◆ TASKS FOR THIS EXERCISE ◆
1. In two sentences, summarize the forum post about exposing for shadows and highlights.
2. Pick up the forum post about exposing for shadows and highlights after its final sentence and keep writing it.

Expose for shadows/highlights

Started 2 months ago | Discussions thread
peripheralfocus Veteran Member • Posts: 4,685
the metering part of your question

brandon77 wrote:

I have heard many people talking about exposing for shadows and highlights in film photography, and how it can make quite a big difference to photos.

Several other posters correctly explained that it's generally good to expose for shadows with negative film (color or black-and-white), and expose for highlights with slide film.

But they didn't answer the metering part. The advice to "expose for shadows or highlights" assumes that you're working from a nominally correct exposure calculation. So then ...

If I am using a camera with metering in it how would I go about this, or combine both together? mainly shoot people

Your camera's meter is what's known as a reflected light meter -- i.e. it reads light reflected from the subject, not the light that's actually falling on the subject. That very often introduces what I'll call 'errors' into the metering process, meaning the meter will recommend an exposure that shifts dark objects towards gray (by recommending too much exposure), or shifts white objects towards gray (by recommending too little exposure), or gives you a correct exposure for the wrong object (backlit scenes, for example, often do this, causing the meter to give an appropriate exposure for the background, not the subject).

◆ DATA SHOWN ◆
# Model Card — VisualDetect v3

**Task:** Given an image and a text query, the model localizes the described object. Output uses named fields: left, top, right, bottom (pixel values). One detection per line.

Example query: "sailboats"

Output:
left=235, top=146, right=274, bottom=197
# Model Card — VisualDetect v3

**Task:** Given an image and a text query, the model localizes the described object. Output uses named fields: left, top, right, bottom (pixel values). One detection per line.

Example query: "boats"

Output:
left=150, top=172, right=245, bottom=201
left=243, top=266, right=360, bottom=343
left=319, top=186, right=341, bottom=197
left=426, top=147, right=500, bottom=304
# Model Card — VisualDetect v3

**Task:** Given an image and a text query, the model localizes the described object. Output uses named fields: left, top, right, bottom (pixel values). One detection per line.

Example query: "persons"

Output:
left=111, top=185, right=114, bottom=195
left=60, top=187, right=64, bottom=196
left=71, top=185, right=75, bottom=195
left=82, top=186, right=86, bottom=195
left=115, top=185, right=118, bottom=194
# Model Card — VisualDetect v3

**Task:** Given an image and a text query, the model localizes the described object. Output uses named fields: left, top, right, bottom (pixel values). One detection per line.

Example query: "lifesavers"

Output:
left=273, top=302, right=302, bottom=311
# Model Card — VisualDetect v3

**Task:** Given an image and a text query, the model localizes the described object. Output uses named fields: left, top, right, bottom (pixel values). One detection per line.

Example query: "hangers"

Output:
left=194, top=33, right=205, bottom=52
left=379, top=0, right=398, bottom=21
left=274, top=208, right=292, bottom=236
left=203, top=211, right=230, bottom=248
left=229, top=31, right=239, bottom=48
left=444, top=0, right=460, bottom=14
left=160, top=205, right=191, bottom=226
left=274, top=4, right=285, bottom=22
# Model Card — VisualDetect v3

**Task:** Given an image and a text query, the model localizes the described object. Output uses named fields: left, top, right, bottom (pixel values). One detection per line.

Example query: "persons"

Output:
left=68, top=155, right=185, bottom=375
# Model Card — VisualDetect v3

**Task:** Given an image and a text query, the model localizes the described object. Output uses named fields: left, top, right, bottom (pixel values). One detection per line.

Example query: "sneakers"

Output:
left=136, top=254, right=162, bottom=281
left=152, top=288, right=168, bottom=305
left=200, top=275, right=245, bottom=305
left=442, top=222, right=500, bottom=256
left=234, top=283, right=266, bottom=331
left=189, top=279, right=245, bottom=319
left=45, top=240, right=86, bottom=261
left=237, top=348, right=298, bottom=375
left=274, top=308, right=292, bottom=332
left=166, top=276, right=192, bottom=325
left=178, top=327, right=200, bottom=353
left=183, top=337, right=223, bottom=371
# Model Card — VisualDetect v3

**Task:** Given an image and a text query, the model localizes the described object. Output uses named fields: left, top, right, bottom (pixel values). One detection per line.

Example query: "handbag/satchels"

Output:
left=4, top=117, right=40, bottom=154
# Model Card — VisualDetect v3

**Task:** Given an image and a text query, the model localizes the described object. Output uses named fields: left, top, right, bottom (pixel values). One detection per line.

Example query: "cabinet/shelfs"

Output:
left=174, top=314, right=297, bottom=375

◆ EXERCISE RESULTS ◆
1. Replying to a question about how to expose for shadows or highlights when shooting people with an in-camera meter, the post agrees that negative film is generally exposed for shadows and slide film for highlights, then turns to metering. It explains that a camera's meter reads light reflected from the subject rather than the light falling on it, so it can push dark or white objects toward gray or give a correct exposure for the wrong object, as often happens in backlit scenes.

2.
If your camera has an automatic exposure mode (program, aperture-priority, or shutter-priority), the meter doesn't just recommend, it actually controls the camera, so it makes its errors, if any, happen directly without your involvement.

You don't specify the camera you're using, or whether you're using it in auto or manual exposure mode. But in broad terms, you need to have an idea of what the meter is likely to do with any scene (this takes practice with your specific camera), so you can subtract its errors from the exposure calculation. Then, after subtracting out the meter's errors, you can add exposure for shadows, or subtract exposure for highlights. Again, this takes practice.

As a very rough shortcut, with most cameras and most negative films, you can just add a stop, or even two stops, of exposure to what the meter wants you to do for most scenes. This should be safe for the vast majority of portraits. You can do this manually or, if you're using auto exposure, by setting the exposure compensation feature to +1.

If you're looking at a scene that is dominated by dark tones, your meter will overexpose it anyway, and you don't need to add any exposure. (I know that sounds counterintuitive, but it's true.) So, if you're shooting a half-body portrait of a person in black clothing, and it's not backlit, your meter (assuming it's not a spot meter) will automatically give you a generous exposure for the shadows.

However, there are scenes where rough-and-ready rules like this won't work great (backlit, as I mentioned, but others, too.)

And nothing that rough will work with slide films. For slide films, you have to understand how your meter is interpreting the scene you are pointing it at. (But don't shoot portraits with slide film.) Some very modern multi-segment metering systems made from the mid-1990s on could expose slide film fairly well a lot of the time without human intervention, so if you have one of those cameras, you might be okay without doing any correcting. At least a lot of the time.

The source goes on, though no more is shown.